The Asus Vivobook X505 offers decent performance for the price. It has a vibrant display which is good for watching movies, but unfit for photo editing. The performance is acceptably good for using Office applications but programs like Photoshop or games like Doom are not meant to be run on this laptop. This machine is greatly suited for anyone who needs a portable machine for work and doesn’t want to spend much on it, but there are better machines if you’re a power users, albeit for a higher price.
Processor: AMD Ryzen 5 2500U
Processor Cores: 4
Processor Clock Speed: 2GHz (Max Boost of 3.6GHz)
RAM: 8GB, upgradeable to 16GB
Storage: 1TB 5400rpm HDD
Display Resolution: 1920×1080
Ports: 2 x USB 2.0, 1 x USB 3.0, 1 x USB-C, 1 x HDMI 1.4
The Asus Vivobook X505 borrows heavily from the Vivobook X507 in terms of its design. The laptop itself is mostly made out of ABS plastic, which helps it maintain a light-weight profile weighing in at just 1.68 kilograms The display does need two hands to open the lid. The lid shows significant flex if you try to open it with just one hand. The laptop has a thickness of less than 1 inch, which is pretty impressive. There is a distinct lack of curvature around the hinges that were present on the X507.

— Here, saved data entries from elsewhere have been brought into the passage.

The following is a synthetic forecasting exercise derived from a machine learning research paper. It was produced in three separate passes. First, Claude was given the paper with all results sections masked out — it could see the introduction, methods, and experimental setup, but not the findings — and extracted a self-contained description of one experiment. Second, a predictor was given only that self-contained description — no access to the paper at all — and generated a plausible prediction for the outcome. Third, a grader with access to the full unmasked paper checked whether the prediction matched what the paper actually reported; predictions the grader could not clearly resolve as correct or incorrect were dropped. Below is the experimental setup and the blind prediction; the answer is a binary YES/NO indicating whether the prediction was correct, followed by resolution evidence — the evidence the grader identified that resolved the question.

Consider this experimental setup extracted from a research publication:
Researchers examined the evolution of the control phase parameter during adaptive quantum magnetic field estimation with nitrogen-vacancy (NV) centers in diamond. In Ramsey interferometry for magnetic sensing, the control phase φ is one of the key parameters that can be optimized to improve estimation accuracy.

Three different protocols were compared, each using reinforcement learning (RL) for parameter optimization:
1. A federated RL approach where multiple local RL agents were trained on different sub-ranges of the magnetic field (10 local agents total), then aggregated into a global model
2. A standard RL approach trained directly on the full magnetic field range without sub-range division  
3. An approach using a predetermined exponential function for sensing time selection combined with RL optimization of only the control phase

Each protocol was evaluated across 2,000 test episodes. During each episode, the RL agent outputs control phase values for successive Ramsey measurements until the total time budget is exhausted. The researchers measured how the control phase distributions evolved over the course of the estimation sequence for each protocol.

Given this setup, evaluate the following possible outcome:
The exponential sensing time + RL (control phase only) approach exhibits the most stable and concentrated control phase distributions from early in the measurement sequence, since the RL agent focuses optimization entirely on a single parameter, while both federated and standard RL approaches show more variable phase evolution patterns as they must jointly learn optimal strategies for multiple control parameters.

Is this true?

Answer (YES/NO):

USB 2.0 ports and an SD Card reader can be foud on the right
Ethernet, HDMI, USB3..0 ad a USB-C port on the left
The ports are neatly arranged on either side of the laptop. On the right side, there are two USB ports along with the unified headphone jack and a glorious SD card reader. On the left, there’s the charging port, along with an RJ45 Ethernet port, an HDMI 1.4 port, a USB 3.0 port and a USB type-C port. The ports are arranged pretty neatly on either side with enough space between them for easy placement and removal.
From a design perspective, the Asus Vivobook X505 isn’t anything exceptional. It has a standard rectangular design with the lid having the same concentric design that we’ve seen on other Asus laptops.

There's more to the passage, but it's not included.